The Ministry of Education has decided to close down the Kumasi Academy (KUMACA) to pave the way for officials of the World Health Organisation (WHO) to carry out an environmental health scan to determine the actual cause of increasing deaths among the students of the school.
However, the decision will be carried out after the students and the teaching and non-teaching staff of the school and their families have completed taking the antibiotic currently being administered to them jointly by the Ghana Health Service (GHS) and WHO.
The decision to close down the school was the outcome of a closed-door meeting held by a Deputy Minister of Education, Dr Yaw Osei Adutwum; the Ashanti Regional Minister and the Ashanti Regional Director of Health, Dr Emmanuel Tinkorang, in Kumasi on Wednesday.
Four students of the school died between November 30 and December 5, 2017, bringing the total number of students who have passed away in the school since April this year to 11.
Dr Adutwum advised parents to allow their children to go through and complete the full course of the three-day drug administration before taking them home, adding: “We are going to close down the school, but we want to protect the children first.”
He urged parents who had taken their children home to send them back for the drug administration and appealed to day students of the school to also take part in the drug administration.
Currently, 19 students of the school are on admission — 16 of them at the Kwame Nkrumah University of Science and Technology (KNUST) Hospital, while three are at the Komfo Anokye Teaching Hospital (KATH).
For his part, Dr Tinkorang said the students on admission were responding to treatment after taking the broad-spectrum antibiotic.
He said after the administration of the antibiotic, the temperature of all those on admission went down and that was what encouraged the GHS to administer the same medicine to all the students.
Meanwhile, Members of Parliament (MPs) have urged the Ministry of Health and health experts to speed up the process towards establishing the cause of death at KUMACA, writes Musah Yahaya Jafaru from PARLIAMENT HOUSE.
They said the increasing rate of death among the students there had created fear and panic among the students, the teaching and non-teaching staff, parents, as well as residents of Kumasi.
The legislators said the delay in establishing the cause of the deaths was inexcusable, considering the fact that the deaths started around March this year.
The MPs made the call yesterday after the Minister of Health, Mr Kwaku Agyeman-Manu, had briefed the House on the health situation at KUMACA.
Mr Agyeman-Manu was responding to a directive by the First Deputy Speaker of Parliament, Mr Joseph Osei-Owusu, following a request by the Minority Chief Whip and MP for Asawase, Alhaji Mohammed-Mubarak Muntaka, for the minister to be asked to give an official position on measures being taken by the ministry to prevent the spread of the disease.

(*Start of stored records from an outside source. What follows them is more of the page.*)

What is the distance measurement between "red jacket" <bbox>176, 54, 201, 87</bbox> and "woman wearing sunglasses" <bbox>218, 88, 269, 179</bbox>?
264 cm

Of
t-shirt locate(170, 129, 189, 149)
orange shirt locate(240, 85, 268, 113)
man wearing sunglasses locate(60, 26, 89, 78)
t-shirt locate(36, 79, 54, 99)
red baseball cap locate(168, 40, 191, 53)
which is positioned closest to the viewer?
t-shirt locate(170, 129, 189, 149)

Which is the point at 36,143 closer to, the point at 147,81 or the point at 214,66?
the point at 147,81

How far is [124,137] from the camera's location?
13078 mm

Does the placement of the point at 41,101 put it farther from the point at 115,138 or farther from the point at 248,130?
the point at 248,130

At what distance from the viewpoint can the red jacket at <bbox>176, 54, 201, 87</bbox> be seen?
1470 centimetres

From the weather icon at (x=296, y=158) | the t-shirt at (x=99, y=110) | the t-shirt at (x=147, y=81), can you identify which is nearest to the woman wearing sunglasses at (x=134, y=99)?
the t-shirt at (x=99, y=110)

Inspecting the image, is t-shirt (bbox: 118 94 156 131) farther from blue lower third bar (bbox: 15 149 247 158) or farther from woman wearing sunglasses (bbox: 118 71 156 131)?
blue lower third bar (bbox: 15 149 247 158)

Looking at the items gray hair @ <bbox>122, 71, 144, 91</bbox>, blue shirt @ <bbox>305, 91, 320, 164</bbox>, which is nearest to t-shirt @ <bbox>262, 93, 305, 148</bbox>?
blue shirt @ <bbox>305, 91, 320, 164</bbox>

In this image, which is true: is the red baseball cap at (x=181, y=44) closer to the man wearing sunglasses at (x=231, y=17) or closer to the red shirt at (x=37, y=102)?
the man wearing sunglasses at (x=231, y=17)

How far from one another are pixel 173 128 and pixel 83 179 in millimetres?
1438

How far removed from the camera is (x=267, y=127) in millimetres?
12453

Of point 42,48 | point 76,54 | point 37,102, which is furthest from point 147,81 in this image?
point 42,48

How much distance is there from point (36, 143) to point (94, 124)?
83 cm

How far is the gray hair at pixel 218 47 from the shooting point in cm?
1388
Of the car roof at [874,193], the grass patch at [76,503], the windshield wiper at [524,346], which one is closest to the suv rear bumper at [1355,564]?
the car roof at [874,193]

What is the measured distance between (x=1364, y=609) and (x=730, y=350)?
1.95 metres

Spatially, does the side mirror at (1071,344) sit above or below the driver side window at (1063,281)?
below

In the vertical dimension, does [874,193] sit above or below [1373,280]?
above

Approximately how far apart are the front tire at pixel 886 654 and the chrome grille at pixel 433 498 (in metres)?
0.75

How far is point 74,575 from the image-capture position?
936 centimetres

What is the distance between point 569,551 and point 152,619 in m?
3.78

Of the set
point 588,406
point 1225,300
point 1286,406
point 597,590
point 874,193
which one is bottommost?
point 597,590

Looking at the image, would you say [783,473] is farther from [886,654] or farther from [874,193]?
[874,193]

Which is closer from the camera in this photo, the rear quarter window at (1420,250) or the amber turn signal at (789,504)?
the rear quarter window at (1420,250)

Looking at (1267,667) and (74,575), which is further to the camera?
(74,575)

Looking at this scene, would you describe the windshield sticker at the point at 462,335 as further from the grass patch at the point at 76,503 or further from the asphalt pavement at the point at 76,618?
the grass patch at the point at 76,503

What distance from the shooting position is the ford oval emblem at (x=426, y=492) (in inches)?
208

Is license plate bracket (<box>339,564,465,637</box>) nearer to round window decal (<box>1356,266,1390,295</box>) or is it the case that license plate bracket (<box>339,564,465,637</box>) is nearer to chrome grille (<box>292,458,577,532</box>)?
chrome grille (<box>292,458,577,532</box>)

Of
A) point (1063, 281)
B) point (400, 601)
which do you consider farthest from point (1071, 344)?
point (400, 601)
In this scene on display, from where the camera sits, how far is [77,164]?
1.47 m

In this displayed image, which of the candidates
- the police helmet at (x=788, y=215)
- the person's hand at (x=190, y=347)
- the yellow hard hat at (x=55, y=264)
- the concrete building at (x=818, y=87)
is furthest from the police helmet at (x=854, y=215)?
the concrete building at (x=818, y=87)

According to the minister, since November 29, 2017, the cases reported had been mostly high-grade fever with headache, with or without neck pains.
He said three of the students died at the KNUST Hospital and one at KATH, while 23 were still on admission, with 19 having been treated and discharged.

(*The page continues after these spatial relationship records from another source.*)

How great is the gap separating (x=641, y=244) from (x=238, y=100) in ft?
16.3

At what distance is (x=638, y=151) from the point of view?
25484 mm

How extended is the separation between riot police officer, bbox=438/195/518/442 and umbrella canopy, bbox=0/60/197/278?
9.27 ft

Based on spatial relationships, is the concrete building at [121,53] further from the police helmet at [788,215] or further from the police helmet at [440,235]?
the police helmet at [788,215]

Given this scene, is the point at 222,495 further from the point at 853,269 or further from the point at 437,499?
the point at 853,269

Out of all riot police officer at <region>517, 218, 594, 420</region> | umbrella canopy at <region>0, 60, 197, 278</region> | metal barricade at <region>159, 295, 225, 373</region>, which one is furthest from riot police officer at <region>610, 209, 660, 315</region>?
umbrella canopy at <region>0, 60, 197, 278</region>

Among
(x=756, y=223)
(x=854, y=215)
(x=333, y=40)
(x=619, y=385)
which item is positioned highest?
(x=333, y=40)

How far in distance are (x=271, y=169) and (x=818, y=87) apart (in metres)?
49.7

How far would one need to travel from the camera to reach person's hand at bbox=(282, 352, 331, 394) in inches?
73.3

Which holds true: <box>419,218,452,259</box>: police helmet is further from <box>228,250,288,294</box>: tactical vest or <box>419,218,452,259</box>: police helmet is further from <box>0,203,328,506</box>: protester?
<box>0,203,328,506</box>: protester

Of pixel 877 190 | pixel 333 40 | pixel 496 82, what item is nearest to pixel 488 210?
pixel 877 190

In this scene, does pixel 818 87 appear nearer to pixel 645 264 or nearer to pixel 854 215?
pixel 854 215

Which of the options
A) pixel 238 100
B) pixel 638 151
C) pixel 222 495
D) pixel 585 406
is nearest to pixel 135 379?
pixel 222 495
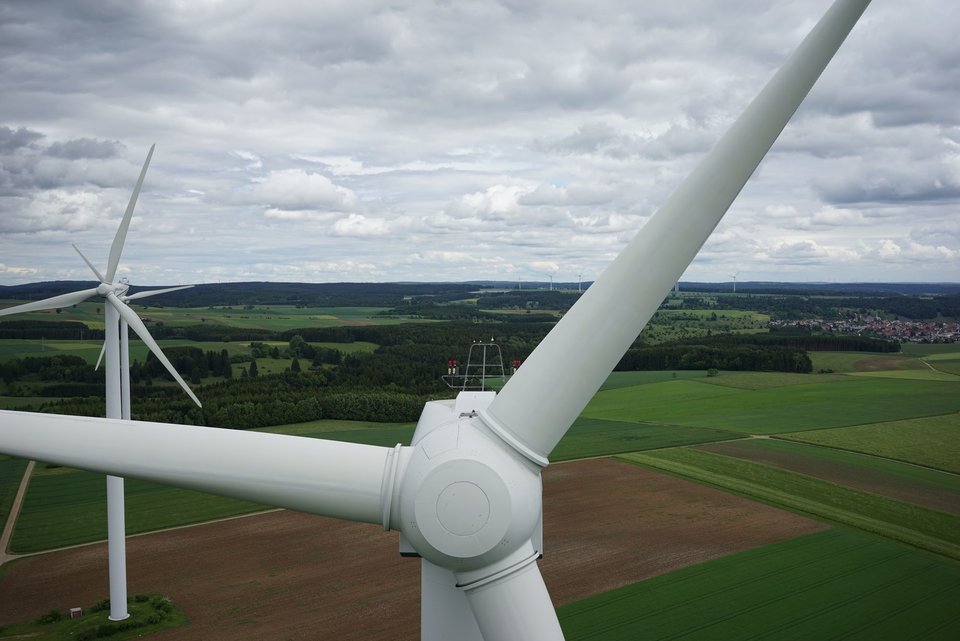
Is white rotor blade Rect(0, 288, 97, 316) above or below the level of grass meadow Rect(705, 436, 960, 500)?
above

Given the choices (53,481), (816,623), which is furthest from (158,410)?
(816,623)

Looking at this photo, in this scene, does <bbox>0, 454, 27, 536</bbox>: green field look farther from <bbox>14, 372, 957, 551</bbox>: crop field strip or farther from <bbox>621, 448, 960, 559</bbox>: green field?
<bbox>621, 448, 960, 559</bbox>: green field

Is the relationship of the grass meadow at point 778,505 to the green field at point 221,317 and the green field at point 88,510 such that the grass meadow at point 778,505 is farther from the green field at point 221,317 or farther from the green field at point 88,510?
the green field at point 221,317

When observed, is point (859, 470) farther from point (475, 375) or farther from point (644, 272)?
point (644, 272)

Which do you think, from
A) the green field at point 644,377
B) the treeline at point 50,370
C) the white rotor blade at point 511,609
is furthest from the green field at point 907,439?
the treeline at point 50,370

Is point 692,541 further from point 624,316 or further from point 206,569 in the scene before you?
point 624,316

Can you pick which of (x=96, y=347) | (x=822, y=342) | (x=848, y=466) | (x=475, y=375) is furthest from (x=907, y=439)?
(x=96, y=347)

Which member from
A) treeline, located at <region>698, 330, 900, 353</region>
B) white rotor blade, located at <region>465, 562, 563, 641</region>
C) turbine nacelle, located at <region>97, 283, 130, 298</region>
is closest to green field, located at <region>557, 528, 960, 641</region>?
white rotor blade, located at <region>465, 562, 563, 641</region>

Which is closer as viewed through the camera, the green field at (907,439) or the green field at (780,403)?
the green field at (907,439)
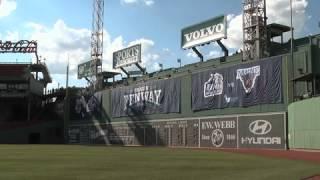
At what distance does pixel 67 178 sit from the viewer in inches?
727

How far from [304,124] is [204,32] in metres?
38.8

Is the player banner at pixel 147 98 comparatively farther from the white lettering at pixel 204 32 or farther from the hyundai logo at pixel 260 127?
the hyundai logo at pixel 260 127

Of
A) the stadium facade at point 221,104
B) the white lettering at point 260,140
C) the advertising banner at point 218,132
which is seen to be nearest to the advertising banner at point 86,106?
the stadium facade at point 221,104

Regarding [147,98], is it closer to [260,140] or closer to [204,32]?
[204,32]

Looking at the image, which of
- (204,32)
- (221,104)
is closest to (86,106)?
(204,32)

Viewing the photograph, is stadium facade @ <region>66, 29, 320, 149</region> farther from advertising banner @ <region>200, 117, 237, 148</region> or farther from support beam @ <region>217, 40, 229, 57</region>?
support beam @ <region>217, 40, 229, 57</region>

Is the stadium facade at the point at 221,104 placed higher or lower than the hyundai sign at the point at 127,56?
lower

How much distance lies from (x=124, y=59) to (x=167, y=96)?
38332 millimetres

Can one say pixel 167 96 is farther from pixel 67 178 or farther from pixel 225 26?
pixel 67 178

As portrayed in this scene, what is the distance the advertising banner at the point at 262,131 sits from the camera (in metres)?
53.9

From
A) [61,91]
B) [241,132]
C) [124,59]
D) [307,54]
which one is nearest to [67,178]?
[307,54]

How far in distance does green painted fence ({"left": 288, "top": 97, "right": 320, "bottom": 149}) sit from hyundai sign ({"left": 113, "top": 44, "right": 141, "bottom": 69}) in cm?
5815

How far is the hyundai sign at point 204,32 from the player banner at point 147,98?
35.8ft

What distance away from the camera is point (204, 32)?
83.3 meters
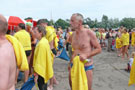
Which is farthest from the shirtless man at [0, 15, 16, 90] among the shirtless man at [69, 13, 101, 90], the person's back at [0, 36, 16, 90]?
the shirtless man at [69, 13, 101, 90]

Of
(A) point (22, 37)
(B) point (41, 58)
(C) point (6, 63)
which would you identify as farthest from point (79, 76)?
(A) point (22, 37)

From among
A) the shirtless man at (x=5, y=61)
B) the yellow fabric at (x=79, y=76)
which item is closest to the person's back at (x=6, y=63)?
the shirtless man at (x=5, y=61)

The Majority Leader, Mr Osei Kyei-Mensah-Bonsu, said "we are still groping in the dark as to what is causing the deaths at KUMACA".
He said it would be wrong to talk about applying vaccination now "when we don't know the cause of death" and indicated that the first step was to establish the cause of the ailment.
He, therefore, urged the agencies responsible "to speed up the process of finding the cause of the predicament because they cannot go on indefinitely".
The Minority Leader, Mr Haruna Iddrisu, said urgency of response in terms of timing and methods was critical to finding a solution to the situation.
He said the country would become the laughing stock of the international community if health experts continued to delay in establishing the cause of the deaths in the school.
He urged the Minister of Health to declare KUMACA a public health emergency zone and taken over by health experts to monitor the situation.
The MP for Daffiama/Bussi/Issa, Dr Sebastian Ngmenenso Sandaare, who is a medical practitioner, stressed the need for the Ministry of Health to deal with the health situation in the school with alacrity.
Alhaji Muntaka urged the Minister of Health to liaise with the school authorities to let parents who had taken their children home to send them back to the school to receive the three-day preventive treatment being administered in the school.
He said if care was not taken, the disease could spread to homes in Kumasi and other parts of the country.
Public health actions
Mr Agyeman-Manu said the students had been put on prophylaxis, chemotherapy and other interventions that could prevent further infections in the school.
He said initial findings were negative for viral hemorrhagic fever and indicated that an initial autopsy was, however, inconclusive.
"Currently, no definite laboratory confirmation has been done as to the cause of the outbreak," he said.
He said some specimen had been taken from the KNUST Hospital and sent to the Noguchi Memorial Institute for Medical Research for investigations.
He said a national response team, supported by the WHO, was assisting the health authorities in the Ashanti Region to facilitate the response activities.
Besides, Mr Agyeman-Manu said, surveillance had been intensified throughout the Asokore-Mampong municipality.